Witt DStR 2014, 2132, 2134 meint (wie letztlich der BGH selbst in Rn 31 des Urteils),
„Denn würden § 31 Abs. 6 S. 1 WpÜG, § 4 S. 2 WpÜG-AngVO die zeitliche Streckung von der (schuldrechtlichen) Vereinbarung bis zu deren Vollzug erfassen, auch wenn beide Rechtsakte nicht innerhalb des gesetzlich vorgegebenen Referenzzeitraums lägen, so wäre der Referenzzeitraum Makulatur.“
Auch hier zeigt das bereits zu Löhdefink/Jaspers genannte Gegenbeispiel, dass der Autor die Funktionsweise der Vorerwerbsregel nicht zur Kenntnis genommen hat.

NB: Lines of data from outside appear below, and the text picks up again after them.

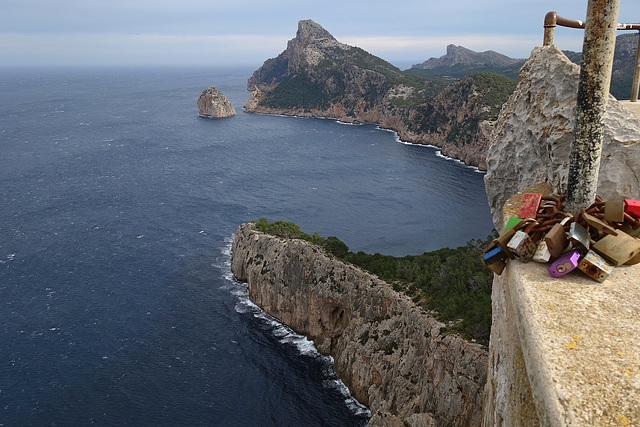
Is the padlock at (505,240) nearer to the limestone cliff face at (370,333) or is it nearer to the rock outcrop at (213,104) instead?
the limestone cliff face at (370,333)

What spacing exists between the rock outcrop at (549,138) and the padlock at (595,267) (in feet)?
13.5

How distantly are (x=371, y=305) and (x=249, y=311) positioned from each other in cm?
1824

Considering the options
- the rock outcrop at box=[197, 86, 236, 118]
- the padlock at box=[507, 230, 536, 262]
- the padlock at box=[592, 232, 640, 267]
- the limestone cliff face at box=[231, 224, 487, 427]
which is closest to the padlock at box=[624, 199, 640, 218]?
the padlock at box=[592, 232, 640, 267]

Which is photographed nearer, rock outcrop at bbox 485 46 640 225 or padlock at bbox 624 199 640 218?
padlock at bbox 624 199 640 218

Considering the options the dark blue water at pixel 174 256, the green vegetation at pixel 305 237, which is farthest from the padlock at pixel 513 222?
the green vegetation at pixel 305 237

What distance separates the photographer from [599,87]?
9484 millimetres

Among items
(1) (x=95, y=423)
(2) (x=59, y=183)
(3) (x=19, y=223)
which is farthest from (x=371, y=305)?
(2) (x=59, y=183)

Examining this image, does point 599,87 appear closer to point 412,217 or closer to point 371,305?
point 371,305

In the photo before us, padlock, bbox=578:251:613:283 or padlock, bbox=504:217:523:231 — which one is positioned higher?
padlock, bbox=504:217:523:231

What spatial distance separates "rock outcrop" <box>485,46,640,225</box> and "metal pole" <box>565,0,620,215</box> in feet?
6.47

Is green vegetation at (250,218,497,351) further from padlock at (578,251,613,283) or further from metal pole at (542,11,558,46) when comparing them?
padlock at (578,251,613,283)

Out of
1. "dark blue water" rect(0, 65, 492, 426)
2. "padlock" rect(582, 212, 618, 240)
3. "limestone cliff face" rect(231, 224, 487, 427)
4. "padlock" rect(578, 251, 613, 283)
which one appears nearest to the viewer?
"padlock" rect(578, 251, 613, 283)

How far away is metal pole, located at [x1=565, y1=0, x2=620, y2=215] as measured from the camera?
29.6 ft

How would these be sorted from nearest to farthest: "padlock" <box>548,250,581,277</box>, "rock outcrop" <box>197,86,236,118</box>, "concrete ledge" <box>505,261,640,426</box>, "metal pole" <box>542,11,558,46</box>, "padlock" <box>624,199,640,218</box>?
"concrete ledge" <box>505,261,640,426</box> < "padlock" <box>548,250,581,277</box> < "padlock" <box>624,199,640,218</box> < "metal pole" <box>542,11,558,46</box> < "rock outcrop" <box>197,86,236,118</box>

Das Gesetz erfasst schon in seinem Standardanwendungsfall den aus Vereinbarung und Vollzug bestehenden Erwerb, erst Recht muss das im Rahmen einer Umgehungsverhinderungsvorschrift gelten. Hinzu kommt: Liegen Vereinbarung u n d Vollzug vor oder nach dem Referenzzeitraum, so liegt kein relevanter Vorerwerb vor. Warum also wird der Referenzzeitraum angeblich Makulatur, wenn man ihn auf Umgehungsgestaltungen wie die im Postbank-Fall anwendete? Eine Antwort auf diese Frage bleibt der Autor schuldig.
5. Fazit
Der bekannte us-amerikanische Rechtswissenschaftler Mark Roe hat einmal gesagt: „wheeler-dealers run rings around the civil judge“, was sinngemäß bedeutet: Mauschel-Geschäftemacher stecken den kontinentaleuropäischen Richter in den Sack und holen ihn wieder heraus, ohne dass er es merkt. Ich habe das noch 2005 in einem Aufsatz für eine Übertreibung gehalten. Mittlerweile bin ich ebenfalls der Auffassung, dass der II. Senat des BGH vollkommen überfordert ist, wenn es um Fragen des Anlegerschutzes, erst Recht um Fragen des Übernahmerechts geht. Angesichts der Stellungnahmen zur Postbankentscheidung habe ich nun auch eine klare Vorstellung davon, wen Roe mit den „wheeler-dealers“ gemeint hat.